Rachel Marsden semble, nous semble-t-il, moquer cette levée de boucliers vers le ciel, traçant une audacieuse comparaison entre la “panique” en Belgique des années 1989-1990 concernant des une offensive restée mystérieuse d’OVNIs inconnus au bataillon, et l’actuelle frousse dronesque et évidemment russe. Nous, parce que nous avions le sens de la naïveté, nous nous demandons avec inquiétude, vraiment avec inquiétude, qui pourrait être l’infâme coupable. Figurez-vous que, grâce au ‘Monde’, nous aurions une piste, qui vient des incontables experts ‘top secret” de ceux qu’on désigne sur la pointe des pieds comme des « responsables du renseignement” anonymes »

« “Les pistes convergent vers Moscou”, ont déclaré des “responsables du renseignement” anonymes au ‘Monde’, ce que Moscou dément catégoriquement. »

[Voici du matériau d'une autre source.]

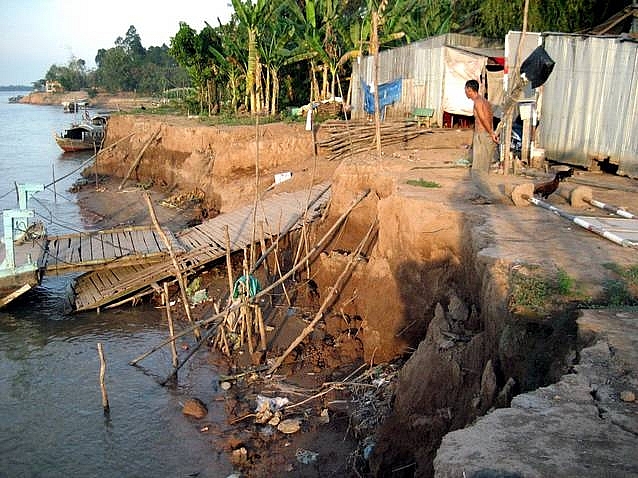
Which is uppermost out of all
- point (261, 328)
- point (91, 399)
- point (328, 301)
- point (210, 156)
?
point (210, 156)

Les Russes, ça alors... Or, comme Marsden signalent que dans certains cas, nos pandores avisés scrutent les drones pour voir si ce ne sont pas des faux-drones avec des Russes étonnamment petits camouflés en pilotes assassins, je constate qu’aux “petits hommes verts” des années 1989-1990, on pourrait désormais opposer les “petits hommes russes” des drones-faussaires.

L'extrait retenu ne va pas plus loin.